Perhaps everything isn’t as complicated as we make it. Until 2019 and 2020 happened, I was a mess my people! And convinced I had to look at my past as the only reference point that mattered. To fix, to heal, to understand. Until I realized that by rehashing the past I was making it more present that it ever was. Now, I have zero fucks to give. Anyone who knows me well enough knows this : I care deeply for those I choose to care for.

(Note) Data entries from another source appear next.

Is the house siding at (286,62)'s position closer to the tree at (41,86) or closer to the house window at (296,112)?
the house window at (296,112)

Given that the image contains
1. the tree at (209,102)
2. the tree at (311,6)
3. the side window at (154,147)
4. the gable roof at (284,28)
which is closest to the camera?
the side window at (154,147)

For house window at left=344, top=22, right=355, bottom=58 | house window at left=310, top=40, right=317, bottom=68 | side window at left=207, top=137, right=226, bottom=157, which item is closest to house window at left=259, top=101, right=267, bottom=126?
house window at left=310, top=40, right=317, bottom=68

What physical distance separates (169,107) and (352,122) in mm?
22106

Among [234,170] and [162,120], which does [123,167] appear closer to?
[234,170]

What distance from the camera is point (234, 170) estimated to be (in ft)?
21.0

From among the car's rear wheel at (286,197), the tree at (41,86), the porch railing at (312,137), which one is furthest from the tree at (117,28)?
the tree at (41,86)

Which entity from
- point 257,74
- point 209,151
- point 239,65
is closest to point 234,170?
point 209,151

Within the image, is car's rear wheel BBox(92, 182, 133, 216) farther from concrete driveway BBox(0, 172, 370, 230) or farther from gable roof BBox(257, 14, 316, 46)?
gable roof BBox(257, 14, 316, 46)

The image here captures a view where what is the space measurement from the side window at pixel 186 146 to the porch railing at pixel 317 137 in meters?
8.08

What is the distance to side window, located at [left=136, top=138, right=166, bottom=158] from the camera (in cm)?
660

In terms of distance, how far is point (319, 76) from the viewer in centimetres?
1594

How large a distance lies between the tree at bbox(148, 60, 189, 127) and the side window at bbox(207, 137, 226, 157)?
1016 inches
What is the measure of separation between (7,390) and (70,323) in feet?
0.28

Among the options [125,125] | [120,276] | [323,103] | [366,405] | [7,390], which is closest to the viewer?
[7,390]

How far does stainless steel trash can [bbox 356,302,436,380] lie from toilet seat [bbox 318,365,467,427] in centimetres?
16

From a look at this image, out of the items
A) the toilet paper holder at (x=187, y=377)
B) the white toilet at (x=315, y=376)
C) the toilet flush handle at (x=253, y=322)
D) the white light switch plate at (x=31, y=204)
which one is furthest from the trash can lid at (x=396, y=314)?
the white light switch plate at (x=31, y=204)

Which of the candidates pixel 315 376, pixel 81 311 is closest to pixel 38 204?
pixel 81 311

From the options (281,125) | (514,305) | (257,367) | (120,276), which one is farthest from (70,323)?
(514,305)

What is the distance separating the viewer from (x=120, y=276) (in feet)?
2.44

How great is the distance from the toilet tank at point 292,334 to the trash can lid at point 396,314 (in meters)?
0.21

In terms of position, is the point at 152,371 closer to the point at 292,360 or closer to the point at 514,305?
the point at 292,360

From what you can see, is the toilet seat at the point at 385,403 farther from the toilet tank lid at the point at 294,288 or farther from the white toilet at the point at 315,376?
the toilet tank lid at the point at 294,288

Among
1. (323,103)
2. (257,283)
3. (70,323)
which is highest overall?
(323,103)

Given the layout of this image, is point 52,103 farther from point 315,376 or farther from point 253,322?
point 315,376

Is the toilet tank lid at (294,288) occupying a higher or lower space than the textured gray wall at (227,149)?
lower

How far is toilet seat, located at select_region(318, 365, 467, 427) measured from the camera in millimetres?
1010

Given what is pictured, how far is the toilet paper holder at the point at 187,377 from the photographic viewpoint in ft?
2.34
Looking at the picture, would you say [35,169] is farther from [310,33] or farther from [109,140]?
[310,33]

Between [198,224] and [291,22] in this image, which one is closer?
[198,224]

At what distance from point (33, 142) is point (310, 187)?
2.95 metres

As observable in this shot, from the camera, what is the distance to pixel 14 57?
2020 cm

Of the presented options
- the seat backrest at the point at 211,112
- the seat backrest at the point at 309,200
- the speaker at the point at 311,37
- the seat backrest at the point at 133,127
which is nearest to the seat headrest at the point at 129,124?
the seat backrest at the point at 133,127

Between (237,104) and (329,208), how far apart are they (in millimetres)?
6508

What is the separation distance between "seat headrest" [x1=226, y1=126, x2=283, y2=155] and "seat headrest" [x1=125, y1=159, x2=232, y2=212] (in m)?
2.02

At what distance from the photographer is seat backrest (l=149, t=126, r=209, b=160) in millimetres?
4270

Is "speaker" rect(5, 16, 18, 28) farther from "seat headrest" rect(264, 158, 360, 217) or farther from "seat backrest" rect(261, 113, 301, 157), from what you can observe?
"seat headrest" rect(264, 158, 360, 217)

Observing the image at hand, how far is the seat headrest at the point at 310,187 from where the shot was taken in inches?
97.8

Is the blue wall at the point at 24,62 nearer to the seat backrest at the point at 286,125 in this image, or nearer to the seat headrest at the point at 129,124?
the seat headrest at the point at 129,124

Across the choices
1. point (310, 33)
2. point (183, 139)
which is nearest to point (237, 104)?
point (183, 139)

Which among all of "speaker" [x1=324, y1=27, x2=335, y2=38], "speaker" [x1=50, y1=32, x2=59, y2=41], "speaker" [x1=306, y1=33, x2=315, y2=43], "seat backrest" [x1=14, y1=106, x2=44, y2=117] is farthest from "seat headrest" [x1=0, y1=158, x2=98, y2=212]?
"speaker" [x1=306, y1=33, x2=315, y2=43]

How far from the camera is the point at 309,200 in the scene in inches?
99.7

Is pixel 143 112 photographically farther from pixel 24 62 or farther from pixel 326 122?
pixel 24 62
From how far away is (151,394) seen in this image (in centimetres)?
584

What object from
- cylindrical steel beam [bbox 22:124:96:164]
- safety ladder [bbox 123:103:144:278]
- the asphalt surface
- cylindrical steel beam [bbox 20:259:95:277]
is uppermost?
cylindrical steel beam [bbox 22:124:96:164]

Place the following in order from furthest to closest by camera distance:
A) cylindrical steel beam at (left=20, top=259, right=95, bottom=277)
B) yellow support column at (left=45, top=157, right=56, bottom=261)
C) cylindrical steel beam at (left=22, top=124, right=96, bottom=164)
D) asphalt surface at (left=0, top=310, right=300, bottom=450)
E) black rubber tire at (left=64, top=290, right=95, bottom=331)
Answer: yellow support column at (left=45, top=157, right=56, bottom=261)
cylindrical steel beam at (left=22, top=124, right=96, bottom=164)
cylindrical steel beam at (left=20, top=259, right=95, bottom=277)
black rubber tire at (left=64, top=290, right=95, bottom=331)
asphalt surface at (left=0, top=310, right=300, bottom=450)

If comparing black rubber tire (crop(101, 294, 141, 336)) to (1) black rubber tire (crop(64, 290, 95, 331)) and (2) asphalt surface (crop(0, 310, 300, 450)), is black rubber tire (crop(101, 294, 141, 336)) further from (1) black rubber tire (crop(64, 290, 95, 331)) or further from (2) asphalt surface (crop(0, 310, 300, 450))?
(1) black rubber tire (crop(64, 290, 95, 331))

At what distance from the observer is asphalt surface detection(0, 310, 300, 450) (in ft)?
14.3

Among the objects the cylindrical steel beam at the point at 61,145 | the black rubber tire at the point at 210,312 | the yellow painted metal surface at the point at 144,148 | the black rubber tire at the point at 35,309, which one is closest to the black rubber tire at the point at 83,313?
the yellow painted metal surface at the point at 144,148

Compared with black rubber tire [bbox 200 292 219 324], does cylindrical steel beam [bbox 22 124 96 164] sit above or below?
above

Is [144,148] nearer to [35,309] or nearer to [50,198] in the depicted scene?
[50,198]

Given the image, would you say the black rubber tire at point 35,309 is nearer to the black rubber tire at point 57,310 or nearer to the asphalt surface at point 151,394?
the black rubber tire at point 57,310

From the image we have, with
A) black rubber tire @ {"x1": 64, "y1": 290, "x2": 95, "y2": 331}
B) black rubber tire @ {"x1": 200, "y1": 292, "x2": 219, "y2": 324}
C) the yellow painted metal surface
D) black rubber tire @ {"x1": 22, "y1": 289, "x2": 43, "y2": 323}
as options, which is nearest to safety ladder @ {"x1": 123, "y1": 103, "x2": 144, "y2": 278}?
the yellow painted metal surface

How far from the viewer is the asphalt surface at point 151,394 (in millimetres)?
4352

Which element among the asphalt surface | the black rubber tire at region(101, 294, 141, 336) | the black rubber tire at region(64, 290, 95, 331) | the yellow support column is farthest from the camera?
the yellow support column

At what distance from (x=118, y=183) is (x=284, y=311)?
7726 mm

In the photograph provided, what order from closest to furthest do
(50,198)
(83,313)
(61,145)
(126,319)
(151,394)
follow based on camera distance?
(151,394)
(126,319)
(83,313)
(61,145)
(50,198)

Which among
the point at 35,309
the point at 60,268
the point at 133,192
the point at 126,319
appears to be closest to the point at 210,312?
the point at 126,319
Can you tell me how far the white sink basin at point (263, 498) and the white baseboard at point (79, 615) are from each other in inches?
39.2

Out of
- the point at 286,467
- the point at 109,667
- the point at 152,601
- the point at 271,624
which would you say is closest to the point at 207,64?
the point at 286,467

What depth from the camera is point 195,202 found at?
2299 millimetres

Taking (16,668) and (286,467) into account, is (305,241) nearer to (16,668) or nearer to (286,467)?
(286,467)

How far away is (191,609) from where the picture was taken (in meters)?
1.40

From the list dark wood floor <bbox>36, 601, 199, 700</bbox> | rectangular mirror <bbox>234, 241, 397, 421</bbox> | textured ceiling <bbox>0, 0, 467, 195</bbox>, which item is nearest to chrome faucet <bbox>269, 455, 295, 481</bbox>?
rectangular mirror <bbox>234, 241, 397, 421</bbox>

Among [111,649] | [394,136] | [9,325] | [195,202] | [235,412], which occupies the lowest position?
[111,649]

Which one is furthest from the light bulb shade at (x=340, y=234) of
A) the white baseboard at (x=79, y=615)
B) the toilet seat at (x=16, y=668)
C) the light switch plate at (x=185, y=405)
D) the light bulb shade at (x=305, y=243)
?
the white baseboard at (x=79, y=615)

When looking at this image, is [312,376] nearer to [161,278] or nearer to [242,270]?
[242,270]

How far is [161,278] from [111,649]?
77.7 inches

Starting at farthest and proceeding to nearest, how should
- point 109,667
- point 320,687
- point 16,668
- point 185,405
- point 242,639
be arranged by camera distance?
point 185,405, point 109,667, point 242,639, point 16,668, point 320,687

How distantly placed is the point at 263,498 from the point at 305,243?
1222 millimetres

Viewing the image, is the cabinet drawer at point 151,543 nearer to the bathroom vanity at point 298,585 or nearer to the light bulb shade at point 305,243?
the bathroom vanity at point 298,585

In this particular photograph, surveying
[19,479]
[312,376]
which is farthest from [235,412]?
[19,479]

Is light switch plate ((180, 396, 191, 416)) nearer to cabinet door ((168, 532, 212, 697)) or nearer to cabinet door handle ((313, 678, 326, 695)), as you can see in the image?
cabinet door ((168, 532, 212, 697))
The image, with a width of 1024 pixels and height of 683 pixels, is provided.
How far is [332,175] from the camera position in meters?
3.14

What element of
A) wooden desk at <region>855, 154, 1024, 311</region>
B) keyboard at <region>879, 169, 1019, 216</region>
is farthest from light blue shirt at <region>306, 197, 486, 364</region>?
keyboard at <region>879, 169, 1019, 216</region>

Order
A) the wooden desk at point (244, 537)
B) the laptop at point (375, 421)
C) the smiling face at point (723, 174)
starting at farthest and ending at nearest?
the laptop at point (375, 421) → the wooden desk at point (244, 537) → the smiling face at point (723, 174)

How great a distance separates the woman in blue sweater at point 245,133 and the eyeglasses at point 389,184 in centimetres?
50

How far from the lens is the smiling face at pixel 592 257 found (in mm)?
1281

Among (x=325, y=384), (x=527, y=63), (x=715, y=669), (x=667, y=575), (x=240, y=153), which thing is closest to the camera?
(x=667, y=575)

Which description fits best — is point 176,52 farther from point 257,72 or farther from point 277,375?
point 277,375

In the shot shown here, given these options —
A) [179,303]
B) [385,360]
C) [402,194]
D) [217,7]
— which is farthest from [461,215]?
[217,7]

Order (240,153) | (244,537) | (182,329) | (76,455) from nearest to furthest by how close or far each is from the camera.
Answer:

Happiness can be found, I discovered, along the way to… anywhere I am headed. Everywhere in fact, and with anyone I choose. And it doesn’t always have to involve music. In the last two years certain things stopped mattering as much. I know now, being away from home for the first time since Daddy died, how much this year as healed me. I see things for what and who they are. And I enjoy them while they are present and let go the minute it’s done. I am no longer searching for moments to cling to in order for them to become Music. There is no need for solid ground.
I have these mad plans for my life. Stark raving mad stuff! I wake up with ideas jumping around in my head all the time. I get so excited and follow up in small and big ways. I do whatever I can given what I have. Just yesterday my friend and I had an amazing photo shoot. We had no money, no art department, makeup or hair team. We sat by ourselves putting things together and making do. It was shot in his garage with whatever lights he had. Yet those photos are amazing as is. He still has to do his visual effects magic on the images. As that’s what he excels at.
The photoshoot would not have happened had we not spent a cathartic weekend together at Summer Camp and danced our troubles away. Also, I can checklist the following badassery off my list. We sallied on over to the dance area (all lovely grass and hills surrounding), found a spot, lit a smoke and took a sip of Rum. At 8 in the morning! I said I wanted to let my hair down, after all! We came back as people who felt a great deal lighter. Soon afterwards the idea of the photo shoot happened and I said – fuckyeah man! The rest is history. Or will soon be once I release those images. This is what happens when simply being open and trusting to what the gods have in mind occurs. The things I need appear.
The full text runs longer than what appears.